Engagement (texte pour l’ADEC 56)

Juste après la représentation, on savoure, on tremble, on se relâche. On oublie, à ce moment précis, tout ce qui a précédé le salut.

Ces soirs-là, nous avons fait de notre mieux, malgré le verglas, le Bluetooth qui lâche, les guêpes qui tournent autour de nous alors que nous jouons sous un arbre, le spectateur qui s’endort dans un bâillement, au premier rang, la fièvre. 

Avant cela, il y a eu, pour chaque minute de jeu, une heure de répétition. 60 ou 90, c’est selon. Des filages par dizaines, dans un garage gelé, été comme hiver.

On a traqué les transitions hasardeuses, les gestes inutiles, le cabotinage. On a fait et refait les déplacements, vérifié que le rythme tienne bon, qu’il ne s’affaisse pas. Que le texte sonne. Que ce qui ne peut être caché soit montré, assumé. Que l’ensemble des séquences forme un tout qui fasse un petit plus qu’amateur.

◆ Données fournies
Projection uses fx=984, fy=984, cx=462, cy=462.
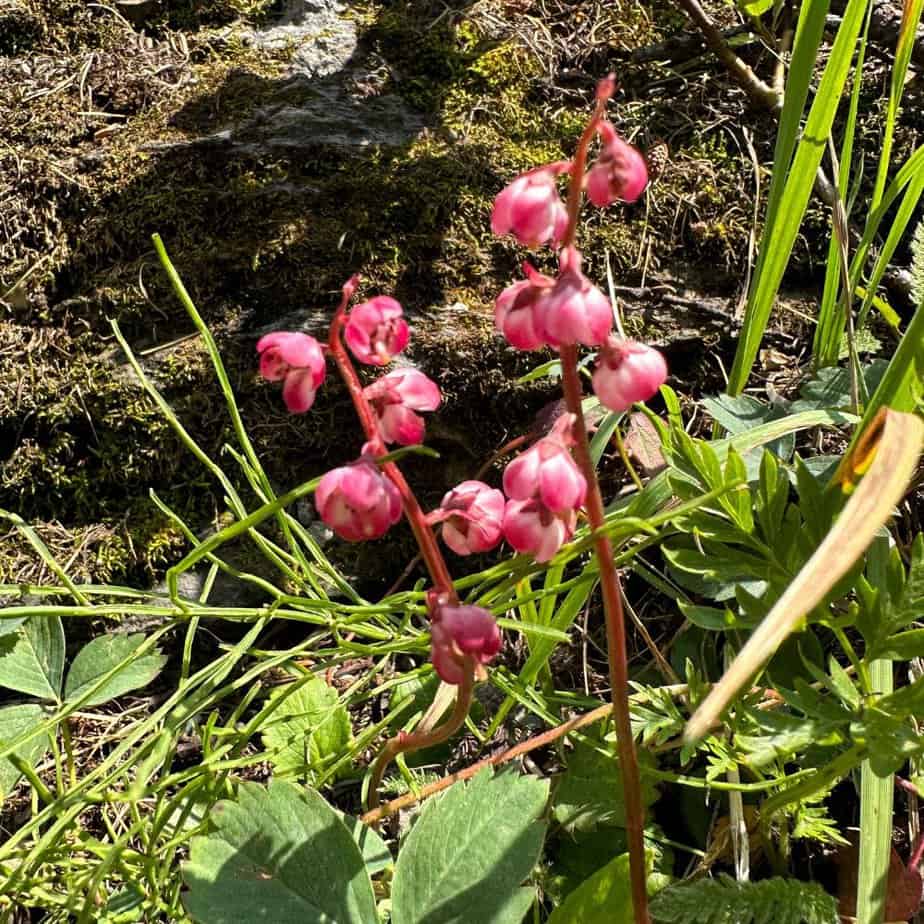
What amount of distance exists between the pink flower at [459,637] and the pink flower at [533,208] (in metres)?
0.33

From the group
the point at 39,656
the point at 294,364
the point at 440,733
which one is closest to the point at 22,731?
the point at 39,656

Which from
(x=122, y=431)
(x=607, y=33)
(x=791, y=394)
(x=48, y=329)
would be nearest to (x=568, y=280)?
(x=791, y=394)

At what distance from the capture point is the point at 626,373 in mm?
854

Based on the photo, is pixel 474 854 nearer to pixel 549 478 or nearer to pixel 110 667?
pixel 549 478

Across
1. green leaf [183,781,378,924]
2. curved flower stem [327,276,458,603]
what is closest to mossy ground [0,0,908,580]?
green leaf [183,781,378,924]

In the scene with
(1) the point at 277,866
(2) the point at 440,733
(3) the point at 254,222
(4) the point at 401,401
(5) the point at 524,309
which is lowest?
(1) the point at 277,866

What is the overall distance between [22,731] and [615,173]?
41.9 inches

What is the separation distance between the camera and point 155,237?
3.46 ft

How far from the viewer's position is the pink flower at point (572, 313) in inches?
32.1

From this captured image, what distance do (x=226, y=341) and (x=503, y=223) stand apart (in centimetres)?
96

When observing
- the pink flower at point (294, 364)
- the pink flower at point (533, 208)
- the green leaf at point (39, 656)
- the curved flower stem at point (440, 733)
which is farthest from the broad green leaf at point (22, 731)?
the pink flower at point (533, 208)

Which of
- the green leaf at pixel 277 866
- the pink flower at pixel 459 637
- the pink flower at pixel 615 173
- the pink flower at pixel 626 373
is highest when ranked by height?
the pink flower at pixel 615 173

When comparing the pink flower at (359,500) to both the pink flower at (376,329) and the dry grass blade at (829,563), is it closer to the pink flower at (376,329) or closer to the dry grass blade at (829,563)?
the pink flower at (376,329)

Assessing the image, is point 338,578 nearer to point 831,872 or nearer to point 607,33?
point 831,872
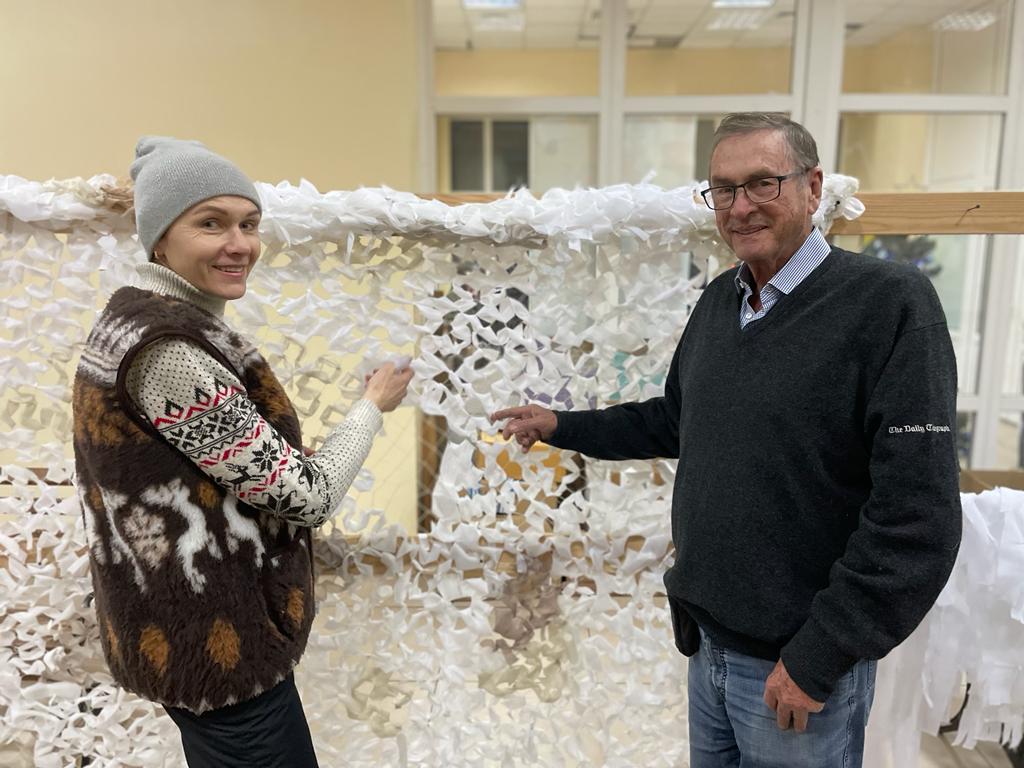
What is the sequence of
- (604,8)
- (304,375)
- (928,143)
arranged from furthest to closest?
(928,143) < (604,8) < (304,375)

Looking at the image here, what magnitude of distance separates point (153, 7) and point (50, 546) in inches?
71.7

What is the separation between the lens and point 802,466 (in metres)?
0.77

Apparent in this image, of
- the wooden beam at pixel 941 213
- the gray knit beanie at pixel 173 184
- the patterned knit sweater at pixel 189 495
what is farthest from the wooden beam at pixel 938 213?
the patterned knit sweater at pixel 189 495

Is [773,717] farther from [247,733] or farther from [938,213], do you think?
[938,213]

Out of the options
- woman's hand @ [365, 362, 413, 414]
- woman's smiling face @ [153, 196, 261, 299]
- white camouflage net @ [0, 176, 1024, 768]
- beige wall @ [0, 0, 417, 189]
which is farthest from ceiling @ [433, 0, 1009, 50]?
woman's smiling face @ [153, 196, 261, 299]

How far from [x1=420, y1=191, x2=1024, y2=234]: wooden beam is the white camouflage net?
5 centimetres

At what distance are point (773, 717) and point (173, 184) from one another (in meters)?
0.91

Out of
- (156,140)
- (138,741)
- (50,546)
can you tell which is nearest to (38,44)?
(50,546)

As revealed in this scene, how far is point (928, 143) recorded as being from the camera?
9.21 feet

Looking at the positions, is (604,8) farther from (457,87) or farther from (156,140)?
(156,140)

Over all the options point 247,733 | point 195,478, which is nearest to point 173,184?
point 195,478

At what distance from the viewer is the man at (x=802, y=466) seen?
694mm

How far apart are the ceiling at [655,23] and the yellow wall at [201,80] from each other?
36 centimetres

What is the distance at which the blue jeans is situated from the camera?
2.64 ft
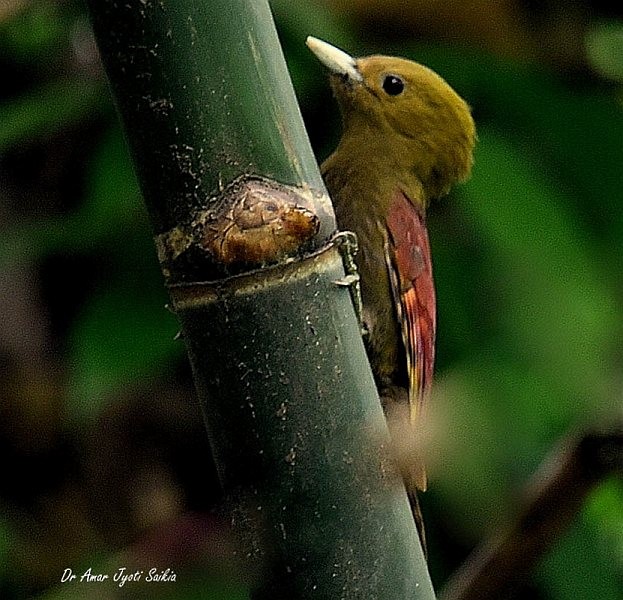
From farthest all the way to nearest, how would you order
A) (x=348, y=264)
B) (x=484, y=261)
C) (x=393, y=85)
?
(x=484, y=261), (x=393, y=85), (x=348, y=264)

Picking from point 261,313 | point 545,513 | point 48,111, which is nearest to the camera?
point 261,313

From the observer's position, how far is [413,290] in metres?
1.99

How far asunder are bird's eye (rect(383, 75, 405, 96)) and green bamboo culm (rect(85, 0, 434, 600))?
1.29 metres

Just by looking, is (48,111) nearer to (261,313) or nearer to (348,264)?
(348,264)

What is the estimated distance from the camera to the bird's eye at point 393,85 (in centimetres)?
217

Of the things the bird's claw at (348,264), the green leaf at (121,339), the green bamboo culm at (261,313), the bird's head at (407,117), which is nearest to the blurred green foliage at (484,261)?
the green leaf at (121,339)

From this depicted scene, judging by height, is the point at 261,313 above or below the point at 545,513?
above

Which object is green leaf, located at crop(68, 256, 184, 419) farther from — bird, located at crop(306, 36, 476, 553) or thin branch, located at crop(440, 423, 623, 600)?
thin branch, located at crop(440, 423, 623, 600)

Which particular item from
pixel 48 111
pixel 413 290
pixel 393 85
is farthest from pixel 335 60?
pixel 48 111

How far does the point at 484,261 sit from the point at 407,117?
0.96 feet

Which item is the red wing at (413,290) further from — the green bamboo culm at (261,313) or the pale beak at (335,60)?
the green bamboo culm at (261,313)

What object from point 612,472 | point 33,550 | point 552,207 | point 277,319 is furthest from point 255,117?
point 33,550

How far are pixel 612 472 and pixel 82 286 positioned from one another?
4.96ft

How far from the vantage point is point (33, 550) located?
2.57 m
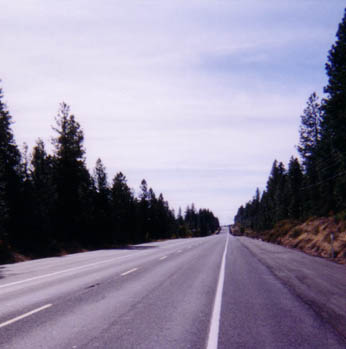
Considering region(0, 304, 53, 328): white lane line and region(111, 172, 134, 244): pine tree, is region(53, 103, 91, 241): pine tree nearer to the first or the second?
region(111, 172, 134, 244): pine tree

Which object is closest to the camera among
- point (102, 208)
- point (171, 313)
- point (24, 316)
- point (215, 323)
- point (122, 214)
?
point (215, 323)

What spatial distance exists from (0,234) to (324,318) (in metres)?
23.1

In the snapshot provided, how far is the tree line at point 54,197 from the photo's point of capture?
106 feet

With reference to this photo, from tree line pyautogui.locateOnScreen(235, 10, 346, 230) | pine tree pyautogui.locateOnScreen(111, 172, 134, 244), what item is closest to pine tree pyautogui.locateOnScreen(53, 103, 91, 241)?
pine tree pyautogui.locateOnScreen(111, 172, 134, 244)

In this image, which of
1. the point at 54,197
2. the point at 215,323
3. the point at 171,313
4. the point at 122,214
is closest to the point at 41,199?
the point at 54,197

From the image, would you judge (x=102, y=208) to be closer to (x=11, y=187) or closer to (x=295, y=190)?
(x=11, y=187)

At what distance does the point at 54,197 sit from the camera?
3569 cm

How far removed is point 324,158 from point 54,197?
120ft

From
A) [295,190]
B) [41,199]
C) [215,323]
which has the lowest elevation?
[215,323]

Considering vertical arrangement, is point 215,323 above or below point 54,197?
below

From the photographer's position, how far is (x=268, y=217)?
11294 cm

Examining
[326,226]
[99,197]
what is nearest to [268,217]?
[99,197]

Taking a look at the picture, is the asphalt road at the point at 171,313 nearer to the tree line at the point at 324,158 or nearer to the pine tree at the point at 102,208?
the tree line at the point at 324,158

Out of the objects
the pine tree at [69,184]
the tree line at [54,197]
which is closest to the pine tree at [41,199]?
the tree line at [54,197]
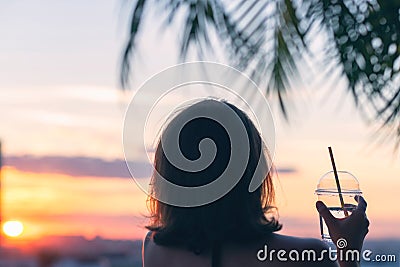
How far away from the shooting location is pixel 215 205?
1970mm

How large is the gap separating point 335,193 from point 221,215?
0.34 meters

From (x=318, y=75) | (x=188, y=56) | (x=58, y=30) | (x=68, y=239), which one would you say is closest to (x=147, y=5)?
(x=188, y=56)

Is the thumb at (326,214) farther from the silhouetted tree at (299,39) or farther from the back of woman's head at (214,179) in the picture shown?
the silhouetted tree at (299,39)

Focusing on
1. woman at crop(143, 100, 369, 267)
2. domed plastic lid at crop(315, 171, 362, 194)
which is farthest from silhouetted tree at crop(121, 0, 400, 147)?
woman at crop(143, 100, 369, 267)

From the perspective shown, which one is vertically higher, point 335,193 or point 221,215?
point 335,193

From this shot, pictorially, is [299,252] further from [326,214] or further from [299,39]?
[299,39]

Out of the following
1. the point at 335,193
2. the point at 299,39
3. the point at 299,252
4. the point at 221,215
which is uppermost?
the point at 299,39

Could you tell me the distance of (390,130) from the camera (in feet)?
8.75

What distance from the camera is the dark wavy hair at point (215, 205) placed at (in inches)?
76.2

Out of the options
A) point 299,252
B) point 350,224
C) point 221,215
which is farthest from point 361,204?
point 221,215

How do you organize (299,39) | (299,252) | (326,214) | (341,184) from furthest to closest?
(299,39) < (341,184) < (326,214) < (299,252)

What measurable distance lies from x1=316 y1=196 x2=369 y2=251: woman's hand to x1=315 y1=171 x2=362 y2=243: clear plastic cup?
5 cm

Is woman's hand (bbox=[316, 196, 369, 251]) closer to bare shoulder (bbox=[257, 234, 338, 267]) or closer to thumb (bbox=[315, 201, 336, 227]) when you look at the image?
thumb (bbox=[315, 201, 336, 227])

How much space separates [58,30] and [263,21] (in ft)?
4.27
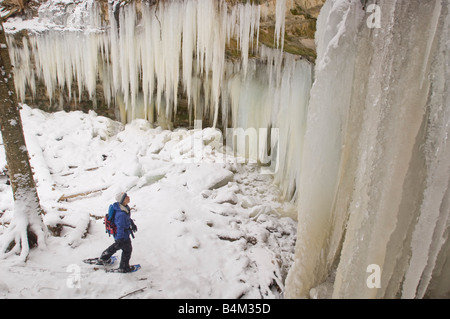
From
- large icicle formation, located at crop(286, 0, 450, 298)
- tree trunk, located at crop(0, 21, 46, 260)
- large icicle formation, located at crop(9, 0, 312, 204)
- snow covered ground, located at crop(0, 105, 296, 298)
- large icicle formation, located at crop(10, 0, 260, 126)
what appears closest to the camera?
large icicle formation, located at crop(286, 0, 450, 298)

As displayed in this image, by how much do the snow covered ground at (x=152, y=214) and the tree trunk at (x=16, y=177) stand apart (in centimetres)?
23

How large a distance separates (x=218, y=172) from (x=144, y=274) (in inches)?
142

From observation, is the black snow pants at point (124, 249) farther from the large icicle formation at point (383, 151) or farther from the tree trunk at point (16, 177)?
the large icicle formation at point (383, 151)

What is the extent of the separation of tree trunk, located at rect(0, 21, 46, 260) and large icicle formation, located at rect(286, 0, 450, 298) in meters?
3.59

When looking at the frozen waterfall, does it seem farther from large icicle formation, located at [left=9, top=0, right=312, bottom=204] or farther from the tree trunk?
the tree trunk

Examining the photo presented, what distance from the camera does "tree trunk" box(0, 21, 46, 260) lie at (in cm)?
332

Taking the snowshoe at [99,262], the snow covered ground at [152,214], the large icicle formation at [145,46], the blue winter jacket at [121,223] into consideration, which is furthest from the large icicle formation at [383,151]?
the large icicle formation at [145,46]

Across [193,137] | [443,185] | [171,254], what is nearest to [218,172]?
[193,137]

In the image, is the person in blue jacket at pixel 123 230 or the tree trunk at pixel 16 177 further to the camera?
the tree trunk at pixel 16 177

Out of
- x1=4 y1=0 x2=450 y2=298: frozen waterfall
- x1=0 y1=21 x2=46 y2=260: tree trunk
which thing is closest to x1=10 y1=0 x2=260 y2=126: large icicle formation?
x1=4 y1=0 x2=450 y2=298: frozen waterfall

◆ Série d'exercices
1. D'après l'extrait, où les filages ont-ils eu lieu ?
2. Reproduisez fidèlement le passage de l'extrait qui va de « Ces soirs-là, nous » jusqu'à « petit plus qu’amateur. » inclus.
Appuyez-vous uniquement sur l'extrait pour répondre.

◆ Réponses finales
1. Dans un garage gelé, été comme hiver.

2.
Ces soirs-là, nous avons fait de notre mieux, malgré le verglas, le Bluetooth qui lâche, les guêpes qui tournent autour de nous alors que nous jouons sous un arbre, le spectateur qui s’endort dans un bâillement, au premier rang, la fièvre. 

Avant cela, il y a eu, pour chaque minute de jeu, une heure de répétition. 60 ou 90, c’est selon. Des filages par dizaines, dans un garage gelé, été comme hiver.

On a traqué les transitions hasardeuses, les gestes inutiles, le cabotinage. On a fait et refait les déplacements, vérifié que le rythme tienne bon, qu’il ne s’affaisse pas. Que le texte sonne. Que ce qui ne peut être caché soit montré, assumé. Que l’ensemble des séquences forme un tout qui fasse un petit plus qu’amateur.